Exercise data:
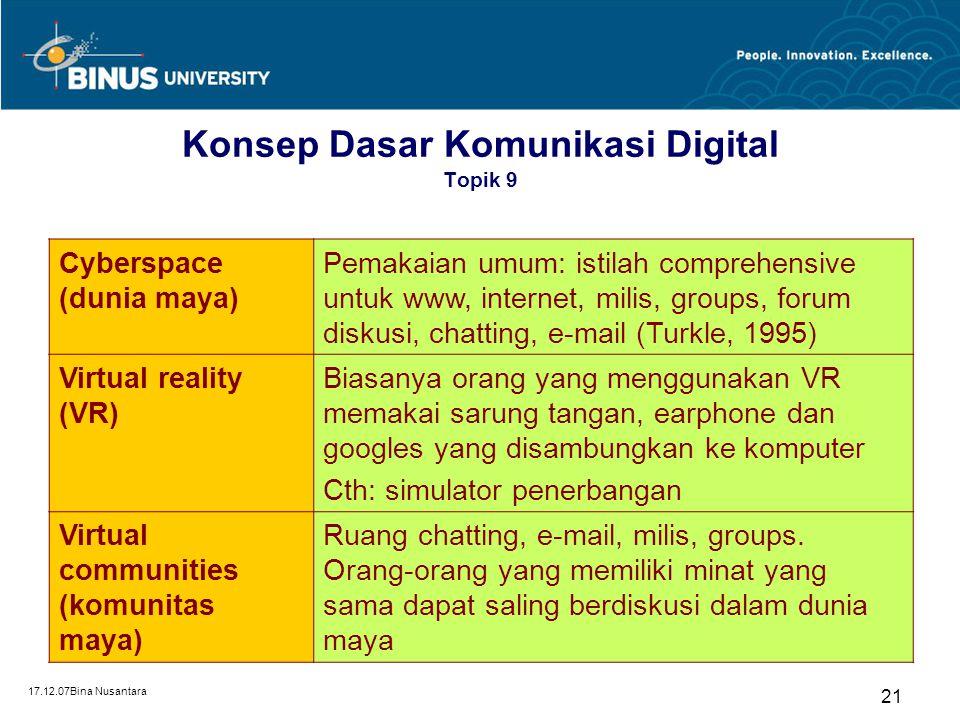 17.12.07Bina Nusantara 21 Konsep Dasar Komunikasi Digital Topik 9 Cyberspace (dunia maya) Pemakaian umum: istilah comprehensive untuk www, internet, m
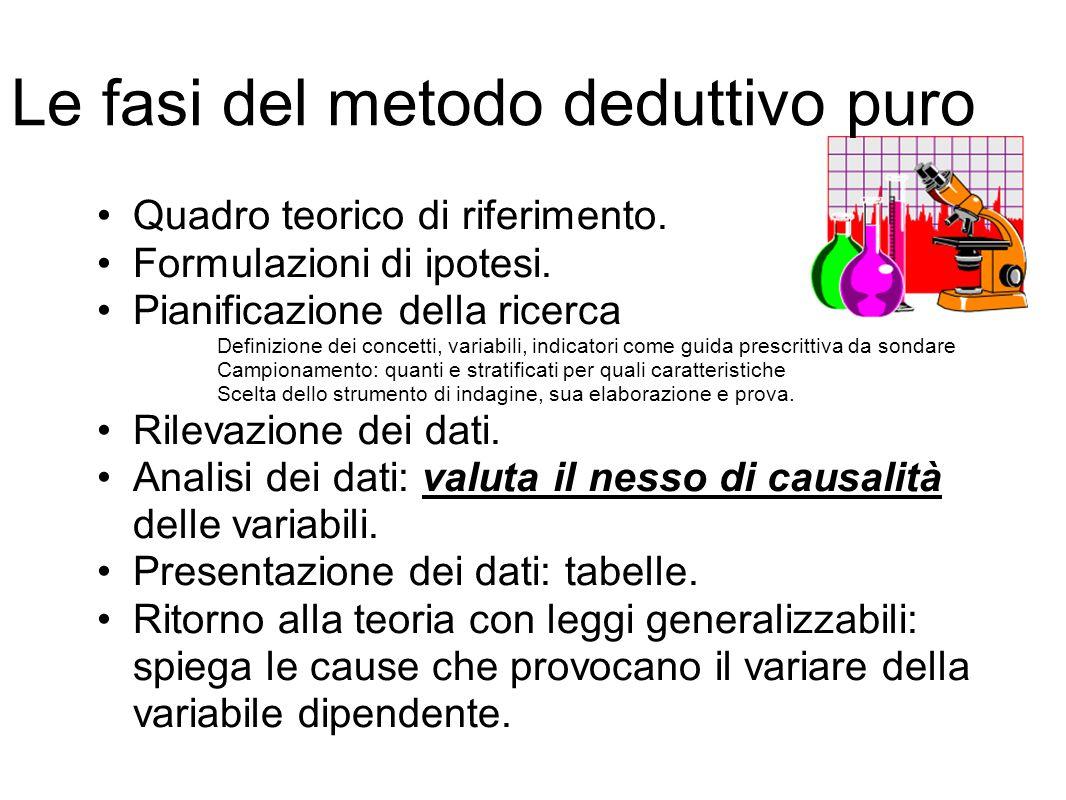 Le fasi del metodo deduttivo puro Quadro teorico di riferimento.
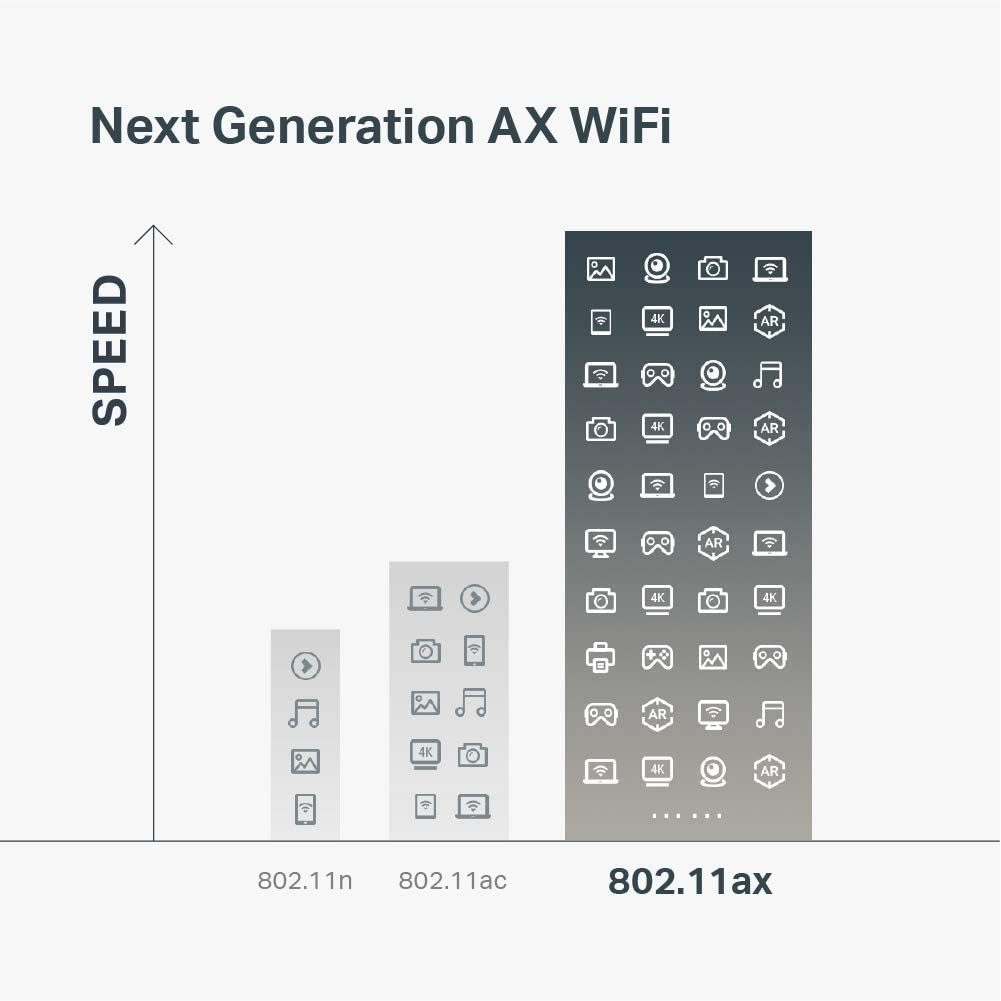 Archer AX73 - Dual Band Gigabit Wireless Internet Router TP-Link AX5400 WiFi 6 Router High-Speed ax Router for Streaming Long Range Coverage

Required work: Print exactly the line containing "Le fasi del" and every line after it through the final line above, and leave all pictures out.

Your solution:
 Le fasi del metodo deduttivo puro Quadro teorico di riferimento.
 Archer AX73 - Dual Band Gigabit Wireless Internet Router TP-Link AX5400 WiFi 6 Router High-Speed ax Router for Streaming Long Range Coverage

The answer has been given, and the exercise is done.